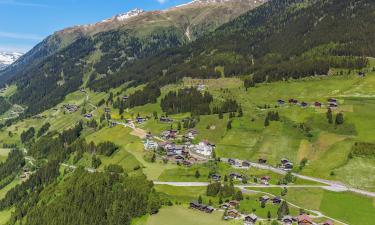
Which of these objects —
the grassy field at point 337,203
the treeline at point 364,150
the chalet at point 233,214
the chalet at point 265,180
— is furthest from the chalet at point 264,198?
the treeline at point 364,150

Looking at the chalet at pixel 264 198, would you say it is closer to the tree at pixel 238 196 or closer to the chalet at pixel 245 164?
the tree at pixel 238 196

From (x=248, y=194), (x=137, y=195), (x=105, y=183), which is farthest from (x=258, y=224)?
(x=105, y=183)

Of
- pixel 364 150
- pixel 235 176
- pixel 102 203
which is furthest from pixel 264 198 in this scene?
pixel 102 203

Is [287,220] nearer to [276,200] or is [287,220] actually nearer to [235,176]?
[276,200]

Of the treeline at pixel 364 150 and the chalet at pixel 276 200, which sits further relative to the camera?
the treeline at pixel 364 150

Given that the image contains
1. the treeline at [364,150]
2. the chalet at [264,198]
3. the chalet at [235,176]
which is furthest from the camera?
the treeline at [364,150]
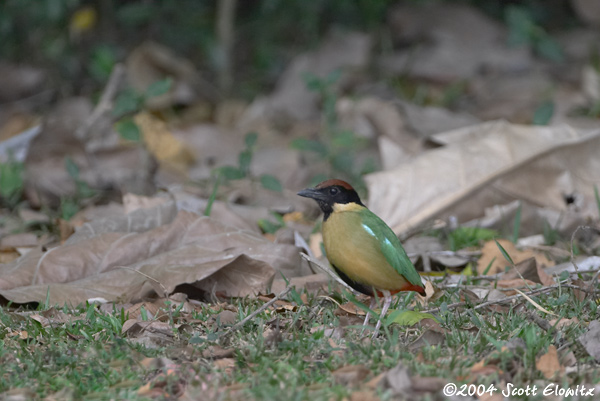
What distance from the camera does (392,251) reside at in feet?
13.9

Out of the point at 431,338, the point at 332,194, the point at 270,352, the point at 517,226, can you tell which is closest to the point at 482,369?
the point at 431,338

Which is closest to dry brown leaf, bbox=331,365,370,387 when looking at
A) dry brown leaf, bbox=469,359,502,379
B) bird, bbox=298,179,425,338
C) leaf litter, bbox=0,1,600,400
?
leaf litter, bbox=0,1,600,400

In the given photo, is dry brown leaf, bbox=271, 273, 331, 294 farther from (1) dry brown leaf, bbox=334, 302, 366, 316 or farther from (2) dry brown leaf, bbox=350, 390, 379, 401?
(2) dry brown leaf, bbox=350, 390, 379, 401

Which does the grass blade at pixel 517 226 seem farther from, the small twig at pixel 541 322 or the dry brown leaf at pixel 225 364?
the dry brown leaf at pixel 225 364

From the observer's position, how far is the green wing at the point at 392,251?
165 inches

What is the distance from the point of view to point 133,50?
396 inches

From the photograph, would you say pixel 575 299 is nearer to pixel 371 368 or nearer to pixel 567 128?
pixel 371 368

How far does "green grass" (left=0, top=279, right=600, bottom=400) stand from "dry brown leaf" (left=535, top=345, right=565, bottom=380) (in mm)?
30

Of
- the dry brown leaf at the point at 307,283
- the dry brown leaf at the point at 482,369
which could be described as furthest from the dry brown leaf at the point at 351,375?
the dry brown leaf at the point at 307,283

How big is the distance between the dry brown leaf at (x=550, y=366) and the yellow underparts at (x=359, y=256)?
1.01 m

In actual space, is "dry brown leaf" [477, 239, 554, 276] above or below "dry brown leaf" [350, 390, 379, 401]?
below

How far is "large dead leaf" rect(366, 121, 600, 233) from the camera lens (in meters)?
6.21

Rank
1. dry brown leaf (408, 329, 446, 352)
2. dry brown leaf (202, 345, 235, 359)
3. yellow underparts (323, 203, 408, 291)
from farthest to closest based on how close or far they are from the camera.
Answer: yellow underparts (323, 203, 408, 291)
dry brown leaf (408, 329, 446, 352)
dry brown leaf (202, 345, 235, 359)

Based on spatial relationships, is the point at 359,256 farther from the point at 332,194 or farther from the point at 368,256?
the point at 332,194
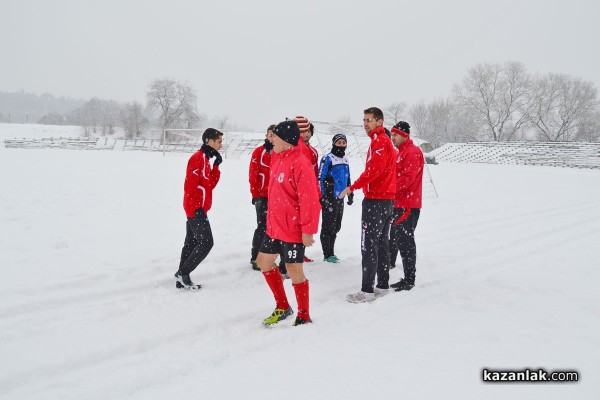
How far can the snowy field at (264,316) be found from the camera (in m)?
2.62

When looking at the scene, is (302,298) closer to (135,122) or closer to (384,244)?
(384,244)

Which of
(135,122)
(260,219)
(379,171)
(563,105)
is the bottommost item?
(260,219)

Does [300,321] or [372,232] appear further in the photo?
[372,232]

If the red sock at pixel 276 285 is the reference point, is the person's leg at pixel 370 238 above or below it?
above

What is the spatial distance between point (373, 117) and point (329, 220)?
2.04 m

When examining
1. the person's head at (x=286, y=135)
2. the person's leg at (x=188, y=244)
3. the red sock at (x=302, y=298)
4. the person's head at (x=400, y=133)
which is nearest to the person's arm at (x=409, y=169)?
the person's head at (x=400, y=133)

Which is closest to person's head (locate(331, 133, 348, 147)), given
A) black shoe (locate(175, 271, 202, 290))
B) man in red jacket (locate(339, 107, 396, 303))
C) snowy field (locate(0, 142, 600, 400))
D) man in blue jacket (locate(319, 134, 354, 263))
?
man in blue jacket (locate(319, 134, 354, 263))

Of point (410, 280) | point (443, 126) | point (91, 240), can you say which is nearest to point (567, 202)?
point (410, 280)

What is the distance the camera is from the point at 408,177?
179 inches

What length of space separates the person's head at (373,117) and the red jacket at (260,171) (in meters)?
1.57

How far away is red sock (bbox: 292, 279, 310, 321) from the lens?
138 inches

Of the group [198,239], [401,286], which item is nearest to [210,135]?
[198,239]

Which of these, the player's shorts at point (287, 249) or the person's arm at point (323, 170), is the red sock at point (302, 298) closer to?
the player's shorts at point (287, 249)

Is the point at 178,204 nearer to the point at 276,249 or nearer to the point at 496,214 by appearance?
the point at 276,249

⁂

Write out the lines above, starting at the line that contains "What is the spatial" and ending with the final line, and nothing else; copy them exactly.

**Full solution:**
What is the spatial distance between point (373, 117) and point (329, 220)?
2.04 m

When examining
1. the person's head at (x=286, y=135)
2. the person's leg at (x=188, y=244)
3. the red sock at (x=302, y=298)
4. the person's head at (x=400, y=133)
which is nearest to the person's arm at (x=409, y=169)?
the person's head at (x=400, y=133)

Which is closest to person's head (locate(331, 133, 348, 147)), given
A) black shoe (locate(175, 271, 202, 290))
B) man in red jacket (locate(339, 107, 396, 303))
C) snowy field (locate(0, 142, 600, 400))
D) man in blue jacket (locate(319, 134, 354, 263))
?
man in blue jacket (locate(319, 134, 354, 263))

Of point (410, 280) | point (443, 126) | point (91, 240), can you say which is nearest to point (567, 202)?
point (410, 280)

What is the distance the camera is from the point at 408,177?
179 inches

What length of space separates the person's head at (373,117) and the red jacket at (260,171) (in meters)?
1.57

How far away is red sock (bbox: 292, 279, 310, 321) from the lens?
138 inches

Of the group [198,239], [401,286], which item is nearest to [210,135]?
[198,239]

Which of these, the player's shorts at point (287, 249) or the person's arm at point (323, 170), is the red sock at point (302, 298) closer to?
the player's shorts at point (287, 249)

Is the point at 178,204 nearer to the point at 276,249 or nearer to the point at 496,214 by appearance?
the point at 276,249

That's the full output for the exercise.